Different perspectives have marked the analysis of the transformation processes affecting mankind for the presence of digital technologies. They widely influenced and modified educational processes and pedagogical research by making easier and faster communication, but also induced deep changes on students and subjects’ ways of thinking and learning. The viewpoints adopted for the description of the effects of digital technologies on students, and more generally on people, can be summarized as follows:

  • First, from the psycho-pedagogical perspective, the use of digital instruments and tools is seen to produce its effects inside different educational paradigms; otherwise stated, pedagogical literature discusses the relevance of the IT/ICT impact on behaviourism, cognitivism and constructivism (both interactive and social), and analyzes the different uses and effects of digital instruments, when different educational processes and strategies are adopted;

  • Second, from the psycho-social side, McLuhan (1968), De Kerchkove (1996)Lévy (1996), to cite only some among the most famous authors, describe the changes on human thinking and knowledge development operated by IT/ICT. They discuss the modifications induced on mankind by the use of mass media and of the Internet, and hypothesize the development and growth of new kinds of intelligence, like collective and connective intelligences, when people communicate or use digital instruments to get information from the Internet.

More recently a new paradigm has been proposed by Siemens (2005), it is based on the integration of the principles explored by chaos, network, complexity and self-organization theories, to design new ways of interpreting learning and knowledge phenomena. The name for this new paradigm is connectivism.

Following Siemens ideas on connectivism, learning is a process which occurs within nebulous environments of shifting core elements – not entirely under the control of the individual. Learning (defined as actionable knowledge) can reside outside of subjects (within an organization or a database), it is focused on connecting specialized information sets, and the connections that enable us to learn are more important than our current state of knowing.

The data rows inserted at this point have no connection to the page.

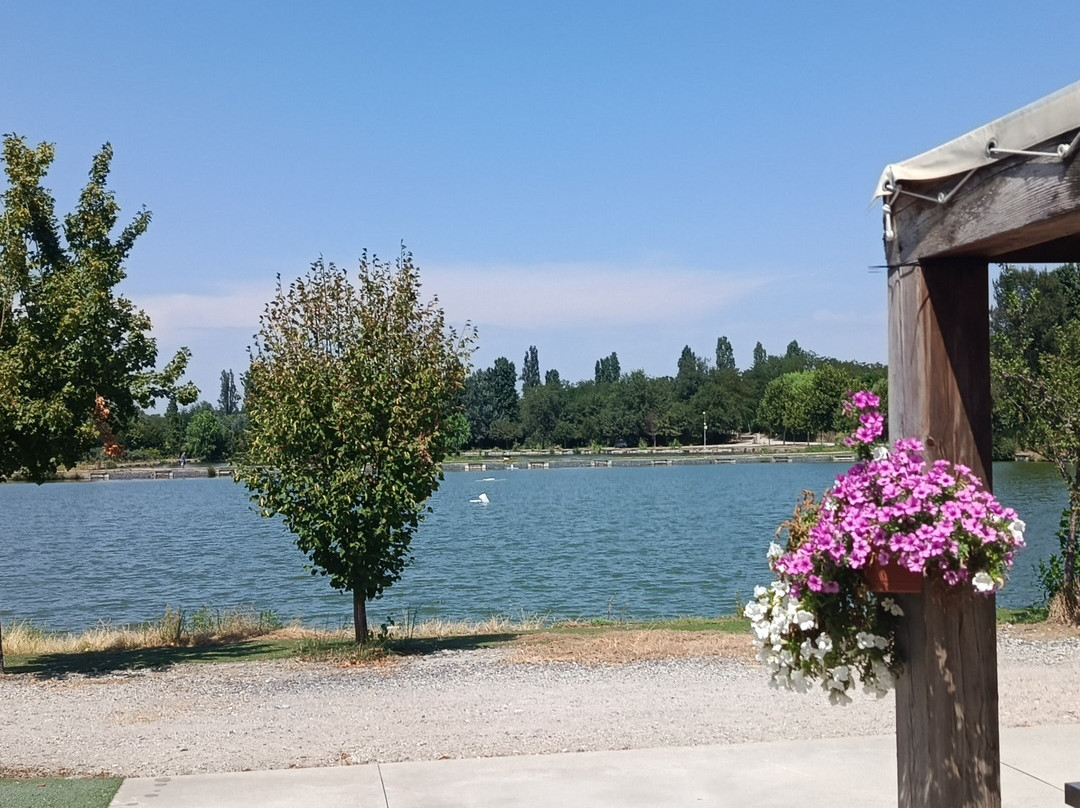 Trattoria Lago Segugio
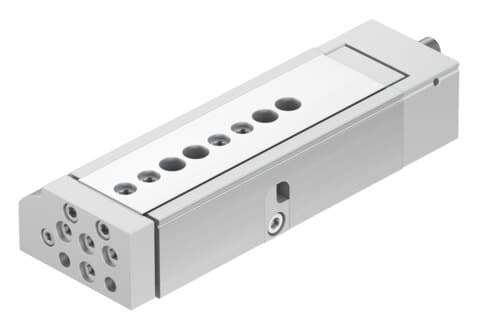 Festo DGSL-10-50-EA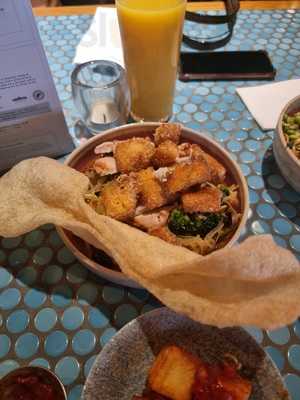 Hamtun Atrium Bar And Bistro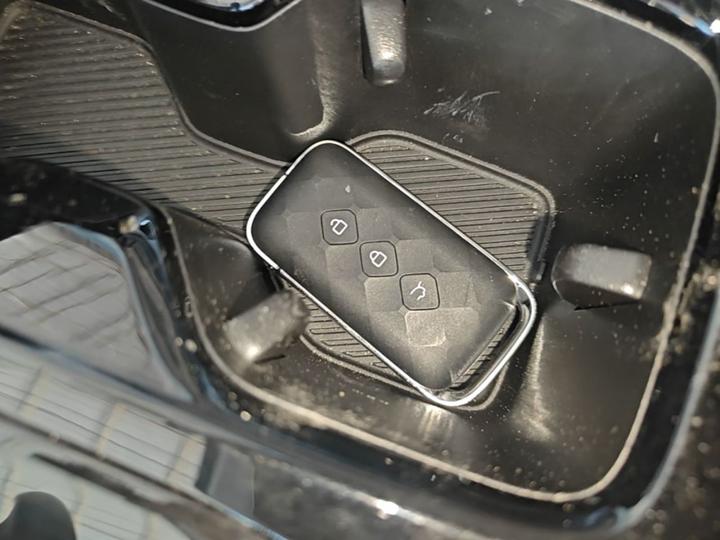 Wuling 2023 150 Advanced photo 8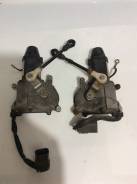 Фара. Nissan 240SX Nissan 200SX Nissan 180SX Двигатель CA18DT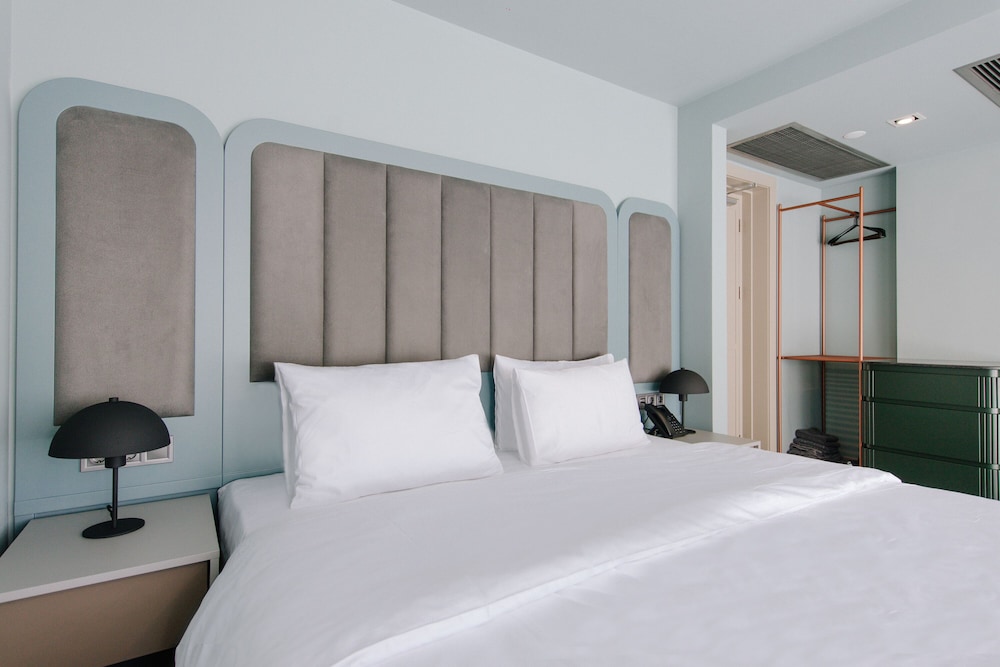 Strofi Boutique Hotel 19/50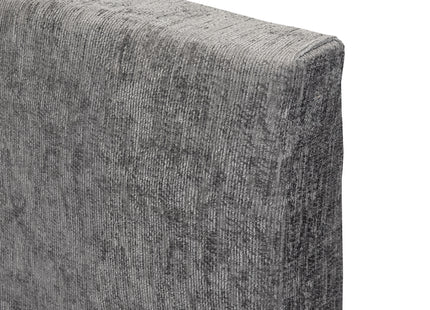 HomeLee -  Plain Single Headboard 3ft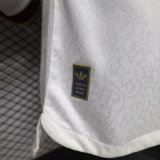 Spain Away Long Sleeve   Player 1:1 Quality Soccer Jersey 26-27 (2026) (2 Stars )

Connectivism is driven by the understanding that decisions are based on rapidly altering foundations. New information is continually being acquired. The ability to draw distinctions between important and unimportant information is vital. The ability to recognize when new information alters the landscape based on decisions made yesterday is also critical.

Where connectivism differs from other theories, argues Downes (2007), is that connectivism denies that knowledge is propositional. Otherwise stated, the other theories are 'cognitivist', in the sense that they depict knowledge and learning as being grounded in language and logic. Connectivism is, by contrast, 'connectionist'. Knowledge is, in this theory, literally the set of connections formed by actions and experience. It may consist in part of linguistic structures, but it is not essentially based in linguistic structures, and the properties and constraints of linguistic structures are not the properties and constraints of connectivism.

As regards teaching experiences based on connectivism there are a few examples to refer to, if all the constraints of the founders of the theory are applied. Downes (2007) states in fact that: “to teach is to model and demonstrate, to learn is to practice and reflect”. On these bases the foundations of connectivism can be found in the teaching experiences of J. S. Brown, who worked with technicians and researchers on training and updating courses; the main concepts emerging from his work are: 1) the construction of knowledge assets, which make effective learning in a community of practice, 2) the web as a medium for an ecology of learning, where everyone can be producer and consumer of information and knowledge and 3) the construction of a regional learning repository, where a social knowledge is built and made available (Brown, 2000).